_抜粋_.

クリエイティブなユーザー向けのペンタブレット分野で常に業界をリードし続けている株式会社ワコム。プロの漫画家やイラストレーターが使うペンタブレットだけでなく、金融商品の契約やホテルのチェックインなどで使われる電子サインや、自治体の届出書類の電子化を中心に、役所の窓口の電子化するサポートなど多様なビジネスシーンにもワコム製品が使われています。
個人、法人向けの全てのお客様の問い合わせの窓口を担っているのがワコムサポートセンターです。実は少数精鋭で、入社するまでワコム製品を触ったことがないという元々は初心者の人がほとんど。研修プログラムで膨大な知識を習得し、日々「どこまでお客様に寄り添えるか」を考えて、応対品質の向上に努めています。そんなワコムサポートセンターで働く方々に、お客様への想いを伺いました。
初心者だから寄り添えるワコムサポートセンター
テクニカルサポートマネージャーの荒
―ワコムサポートセンターはどのような組織なのでしょうか?

場面に基づく質問の記録
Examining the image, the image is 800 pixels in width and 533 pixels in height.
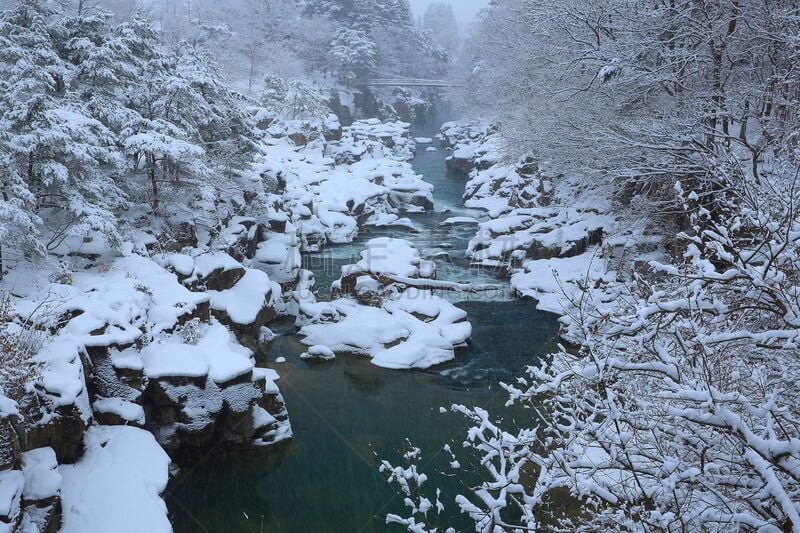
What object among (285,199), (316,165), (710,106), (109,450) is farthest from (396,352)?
(316,165)

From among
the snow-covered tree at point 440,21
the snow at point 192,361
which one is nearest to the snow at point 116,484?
the snow at point 192,361

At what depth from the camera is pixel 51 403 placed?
22.6ft

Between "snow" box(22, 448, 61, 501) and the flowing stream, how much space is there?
2.29 m

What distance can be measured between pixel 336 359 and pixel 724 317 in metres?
10.4

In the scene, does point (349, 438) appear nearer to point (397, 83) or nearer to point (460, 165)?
point (460, 165)

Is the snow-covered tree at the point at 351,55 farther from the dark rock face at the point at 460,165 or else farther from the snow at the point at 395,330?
the snow at the point at 395,330

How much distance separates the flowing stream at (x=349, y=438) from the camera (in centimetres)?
831

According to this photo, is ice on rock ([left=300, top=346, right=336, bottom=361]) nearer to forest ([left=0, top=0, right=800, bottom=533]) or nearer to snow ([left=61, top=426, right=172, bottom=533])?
forest ([left=0, top=0, right=800, bottom=533])

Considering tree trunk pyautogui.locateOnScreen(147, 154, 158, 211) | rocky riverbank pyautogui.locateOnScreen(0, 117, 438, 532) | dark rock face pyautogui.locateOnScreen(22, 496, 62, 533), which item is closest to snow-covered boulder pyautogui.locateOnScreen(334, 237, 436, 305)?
rocky riverbank pyautogui.locateOnScreen(0, 117, 438, 532)

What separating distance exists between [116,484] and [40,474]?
92 cm

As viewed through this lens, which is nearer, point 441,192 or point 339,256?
point 339,256

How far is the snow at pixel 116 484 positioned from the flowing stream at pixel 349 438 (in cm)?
129

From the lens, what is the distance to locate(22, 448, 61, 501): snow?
236 inches

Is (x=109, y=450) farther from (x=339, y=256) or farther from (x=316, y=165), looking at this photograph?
(x=316, y=165)
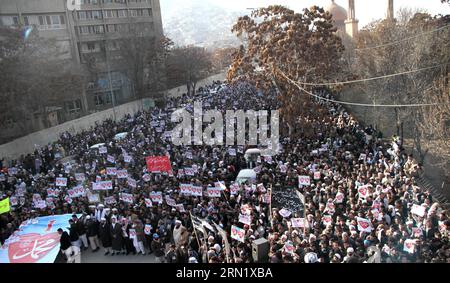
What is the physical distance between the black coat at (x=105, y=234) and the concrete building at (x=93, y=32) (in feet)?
89.3

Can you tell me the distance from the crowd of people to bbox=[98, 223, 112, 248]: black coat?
0.10 feet

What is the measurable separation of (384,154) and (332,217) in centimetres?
653

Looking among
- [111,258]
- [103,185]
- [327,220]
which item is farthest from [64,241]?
[327,220]

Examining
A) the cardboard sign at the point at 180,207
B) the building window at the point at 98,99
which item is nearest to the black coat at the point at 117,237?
the cardboard sign at the point at 180,207

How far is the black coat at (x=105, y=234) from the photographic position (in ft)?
37.5

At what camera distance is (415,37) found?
22781 millimetres

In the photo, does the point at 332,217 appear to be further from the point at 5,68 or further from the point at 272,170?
the point at 5,68

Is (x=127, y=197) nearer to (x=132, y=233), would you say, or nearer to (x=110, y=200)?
(x=110, y=200)

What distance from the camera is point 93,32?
47.4 meters

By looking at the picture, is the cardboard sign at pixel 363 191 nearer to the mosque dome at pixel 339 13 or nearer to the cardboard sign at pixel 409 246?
the cardboard sign at pixel 409 246

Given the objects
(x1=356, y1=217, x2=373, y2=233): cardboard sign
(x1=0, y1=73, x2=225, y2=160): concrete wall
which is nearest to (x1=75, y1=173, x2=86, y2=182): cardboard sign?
(x1=356, y1=217, x2=373, y2=233): cardboard sign

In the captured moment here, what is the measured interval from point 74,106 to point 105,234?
3307cm
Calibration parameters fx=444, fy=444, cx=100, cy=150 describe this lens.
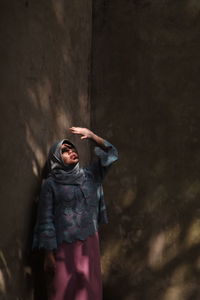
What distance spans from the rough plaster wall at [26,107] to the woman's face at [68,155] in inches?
8.1

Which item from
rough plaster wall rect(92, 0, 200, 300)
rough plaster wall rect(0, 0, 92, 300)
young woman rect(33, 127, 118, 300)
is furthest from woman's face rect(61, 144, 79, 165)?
rough plaster wall rect(92, 0, 200, 300)

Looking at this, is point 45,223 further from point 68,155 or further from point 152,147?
point 152,147

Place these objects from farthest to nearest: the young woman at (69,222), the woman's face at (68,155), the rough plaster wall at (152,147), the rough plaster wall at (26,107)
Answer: the rough plaster wall at (152,147)
the woman's face at (68,155)
the young woman at (69,222)
the rough plaster wall at (26,107)

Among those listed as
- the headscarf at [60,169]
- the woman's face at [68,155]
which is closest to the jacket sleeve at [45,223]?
the headscarf at [60,169]

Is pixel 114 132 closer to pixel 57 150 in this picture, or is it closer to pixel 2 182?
pixel 57 150

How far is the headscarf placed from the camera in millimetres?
3744

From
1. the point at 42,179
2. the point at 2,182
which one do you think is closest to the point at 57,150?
the point at 42,179

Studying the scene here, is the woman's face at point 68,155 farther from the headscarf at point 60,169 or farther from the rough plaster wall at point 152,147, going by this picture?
the rough plaster wall at point 152,147

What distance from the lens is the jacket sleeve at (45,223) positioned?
11.6ft

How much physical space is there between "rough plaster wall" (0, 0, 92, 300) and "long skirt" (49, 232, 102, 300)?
9.7 inches

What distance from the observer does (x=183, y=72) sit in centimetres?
487

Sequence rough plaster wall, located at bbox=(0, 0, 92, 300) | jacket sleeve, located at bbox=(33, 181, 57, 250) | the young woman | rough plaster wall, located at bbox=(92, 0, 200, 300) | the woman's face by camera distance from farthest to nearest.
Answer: rough plaster wall, located at bbox=(92, 0, 200, 300)
the woman's face
the young woman
jacket sleeve, located at bbox=(33, 181, 57, 250)
rough plaster wall, located at bbox=(0, 0, 92, 300)

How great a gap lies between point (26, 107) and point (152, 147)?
178cm

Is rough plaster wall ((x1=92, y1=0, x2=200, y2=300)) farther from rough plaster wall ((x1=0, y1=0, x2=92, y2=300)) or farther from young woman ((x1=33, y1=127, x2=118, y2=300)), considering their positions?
young woman ((x1=33, y1=127, x2=118, y2=300))
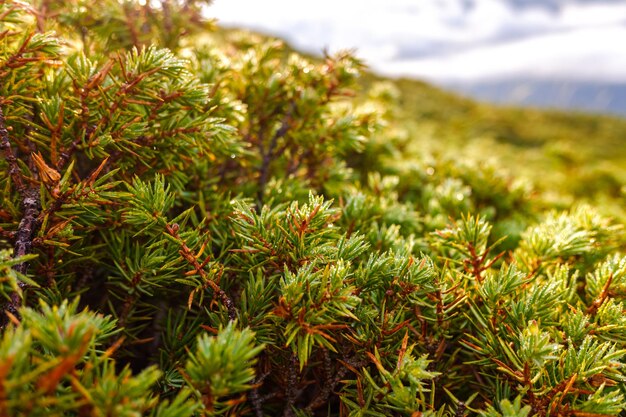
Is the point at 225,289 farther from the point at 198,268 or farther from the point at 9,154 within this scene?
the point at 9,154

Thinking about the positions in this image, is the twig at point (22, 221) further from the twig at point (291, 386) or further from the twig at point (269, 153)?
the twig at point (269, 153)

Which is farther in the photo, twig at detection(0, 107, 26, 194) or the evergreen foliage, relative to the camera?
twig at detection(0, 107, 26, 194)

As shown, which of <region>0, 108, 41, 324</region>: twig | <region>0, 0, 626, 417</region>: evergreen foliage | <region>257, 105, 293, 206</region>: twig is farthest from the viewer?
<region>257, 105, 293, 206</region>: twig

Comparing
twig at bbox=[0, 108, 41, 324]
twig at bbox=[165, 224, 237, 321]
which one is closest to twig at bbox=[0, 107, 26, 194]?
twig at bbox=[0, 108, 41, 324]

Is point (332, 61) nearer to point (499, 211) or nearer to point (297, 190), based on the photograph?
point (297, 190)

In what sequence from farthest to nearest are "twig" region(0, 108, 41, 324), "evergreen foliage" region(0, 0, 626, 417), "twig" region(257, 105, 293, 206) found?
"twig" region(257, 105, 293, 206), "twig" region(0, 108, 41, 324), "evergreen foliage" region(0, 0, 626, 417)

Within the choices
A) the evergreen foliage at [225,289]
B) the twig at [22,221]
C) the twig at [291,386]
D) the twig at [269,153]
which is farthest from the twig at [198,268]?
the twig at [269,153]

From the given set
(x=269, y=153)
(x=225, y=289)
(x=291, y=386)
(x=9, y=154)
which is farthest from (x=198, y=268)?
(x=269, y=153)

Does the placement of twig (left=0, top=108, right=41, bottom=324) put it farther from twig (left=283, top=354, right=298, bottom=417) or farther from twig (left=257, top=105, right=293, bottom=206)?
twig (left=257, top=105, right=293, bottom=206)

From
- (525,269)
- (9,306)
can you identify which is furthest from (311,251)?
(525,269)
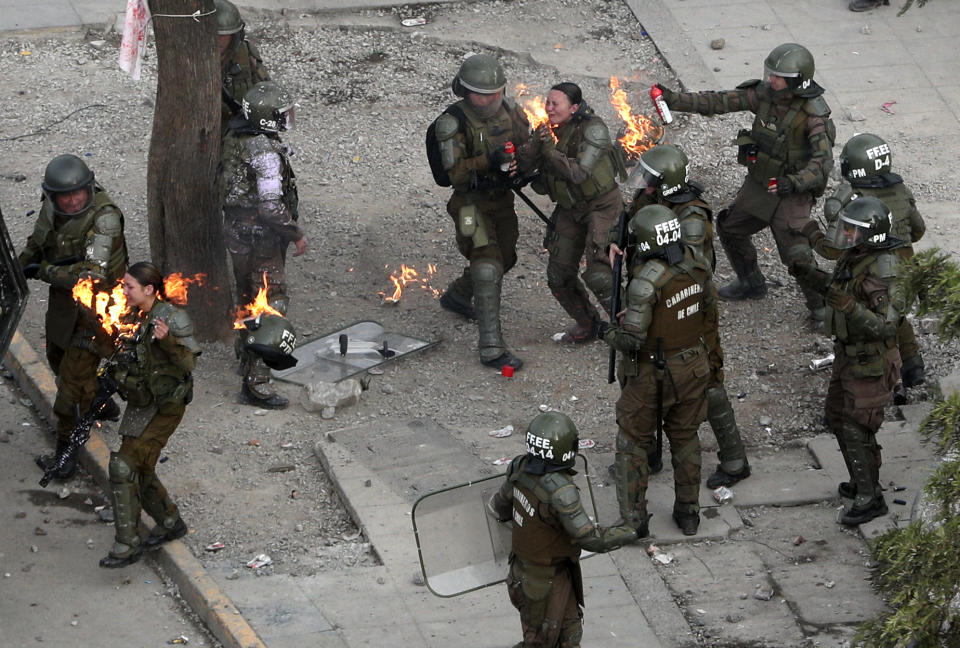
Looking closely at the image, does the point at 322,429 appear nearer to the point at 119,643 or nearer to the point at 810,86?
the point at 119,643

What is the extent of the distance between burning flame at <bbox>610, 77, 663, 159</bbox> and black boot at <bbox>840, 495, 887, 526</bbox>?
4.48 metres

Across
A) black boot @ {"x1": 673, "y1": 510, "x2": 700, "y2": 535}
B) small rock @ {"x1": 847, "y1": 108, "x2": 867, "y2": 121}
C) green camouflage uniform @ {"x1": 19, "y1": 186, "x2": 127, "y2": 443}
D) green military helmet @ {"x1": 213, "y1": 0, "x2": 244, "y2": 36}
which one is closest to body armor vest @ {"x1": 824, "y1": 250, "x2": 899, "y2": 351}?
black boot @ {"x1": 673, "y1": 510, "x2": 700, "y2": 535}

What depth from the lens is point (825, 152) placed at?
962 centimetres

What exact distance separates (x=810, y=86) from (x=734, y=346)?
5.98 feet

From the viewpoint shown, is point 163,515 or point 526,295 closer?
point 163,515

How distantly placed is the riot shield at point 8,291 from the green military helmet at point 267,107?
1691 mm

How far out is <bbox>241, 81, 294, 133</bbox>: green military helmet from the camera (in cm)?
902

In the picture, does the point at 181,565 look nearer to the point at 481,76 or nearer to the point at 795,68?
the point at 481,76

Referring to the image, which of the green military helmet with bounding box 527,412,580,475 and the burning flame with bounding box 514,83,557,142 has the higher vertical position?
the green military helmet with bounding box 527,412,580,475

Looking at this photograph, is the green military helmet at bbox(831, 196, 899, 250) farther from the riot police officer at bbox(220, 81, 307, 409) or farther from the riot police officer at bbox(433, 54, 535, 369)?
the riot police officer at bbox(220, 81, 307, 409)

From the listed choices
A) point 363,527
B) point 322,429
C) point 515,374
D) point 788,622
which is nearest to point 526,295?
point 515,374

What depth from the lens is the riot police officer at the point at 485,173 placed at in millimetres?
9406

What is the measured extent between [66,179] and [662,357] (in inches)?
137

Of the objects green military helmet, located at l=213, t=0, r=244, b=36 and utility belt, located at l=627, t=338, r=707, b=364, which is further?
green military helmet, located at l=213, t=0, r=244, b=36
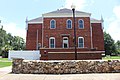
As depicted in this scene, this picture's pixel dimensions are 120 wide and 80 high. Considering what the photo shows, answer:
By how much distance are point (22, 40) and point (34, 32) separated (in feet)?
230

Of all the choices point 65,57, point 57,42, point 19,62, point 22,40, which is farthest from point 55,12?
point 22,40

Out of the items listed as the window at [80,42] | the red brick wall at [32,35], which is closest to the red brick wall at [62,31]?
the window at [80,42]

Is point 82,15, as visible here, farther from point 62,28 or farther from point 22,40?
point 22,40

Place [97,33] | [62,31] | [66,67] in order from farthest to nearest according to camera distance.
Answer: [97,33], [62,31], [66,67]

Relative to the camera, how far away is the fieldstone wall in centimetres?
1191

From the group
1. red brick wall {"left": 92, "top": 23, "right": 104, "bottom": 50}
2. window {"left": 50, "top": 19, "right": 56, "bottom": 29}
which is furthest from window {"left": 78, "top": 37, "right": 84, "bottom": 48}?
red brick wall {"left": 92, "top": 23, "right": 104, "bottom": 50}

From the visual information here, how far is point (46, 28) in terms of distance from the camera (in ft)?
112

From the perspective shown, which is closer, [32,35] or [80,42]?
[80,42]

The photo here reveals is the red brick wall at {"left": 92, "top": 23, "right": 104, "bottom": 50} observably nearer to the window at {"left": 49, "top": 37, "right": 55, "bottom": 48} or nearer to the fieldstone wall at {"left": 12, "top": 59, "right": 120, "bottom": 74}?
the window at {"left": 49, "top": 37, "right": 55, "bottom": 48}

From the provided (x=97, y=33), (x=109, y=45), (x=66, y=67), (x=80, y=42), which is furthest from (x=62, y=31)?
(x=109, y=45)

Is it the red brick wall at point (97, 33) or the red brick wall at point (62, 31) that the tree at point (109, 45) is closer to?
the red brick wall at point (97, 33)

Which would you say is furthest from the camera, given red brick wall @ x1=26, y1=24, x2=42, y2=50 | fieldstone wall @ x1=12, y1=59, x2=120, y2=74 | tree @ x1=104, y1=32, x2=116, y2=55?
tree @ x1=104, y1=32, x2=116, y2=55

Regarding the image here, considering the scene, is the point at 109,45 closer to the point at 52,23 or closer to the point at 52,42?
the point at 52,23

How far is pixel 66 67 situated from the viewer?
39.1 ft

_解く問題_.
- 1) ワコムサポートセンターの記事によると、ワコムサポートセンターはどのような問い合わせの窓口を担っているか。
- 2) ワコムサポートセンターの記事から、「クリエイティブなユーザー向け」と「ワコム製品が使われています。」の間を、両端の語句も含めて一字一句違えずに書き写せ。
- 3) ワコムサポートセンターの記事を、途切れた箇所から書き継げ。

_解答_.
- 1) 個人、法人向けの全てのお客様の問い合わせの窓口。

- 2)
クリエイティブなユーザー向けのペンタブレット分野で常に業界をリードし続けている株式会社ワコム。プロの漫画家やイラストレーターが使うペンタブレットだけでなく、金融商品の契約やホテルのチェックインなどで使われる電子サインや、自治体の届出書類の電子化を中心に、役所の窓口の電子化するサポートなど多様なビジネスシーンにもワコム製品が使われています。

- 3)
「ほとんどのサポートセンターのメンバーは、ペンタブレット初心者でした。私は十数年前になりますが、ワコムに入社する前までは『ペンタブレットって何?』と右も左もわからない状態だったので、初心者の方の気持ちがものすごくよくわかります。『ペンタブレットを使ってとにかく絵を描きたいのに最初の一歩がわからない』というお客様も多くいらっしゃるので、その方々の気持ちに寄り添うご案内していくことが大切だと考えて組織を作っています。」
徹底したカリキュラムで全ての製品知識を習得
―先ほどペンタブレット初心者だったと伺いましたが、どのように知識を習得するのでしょうか?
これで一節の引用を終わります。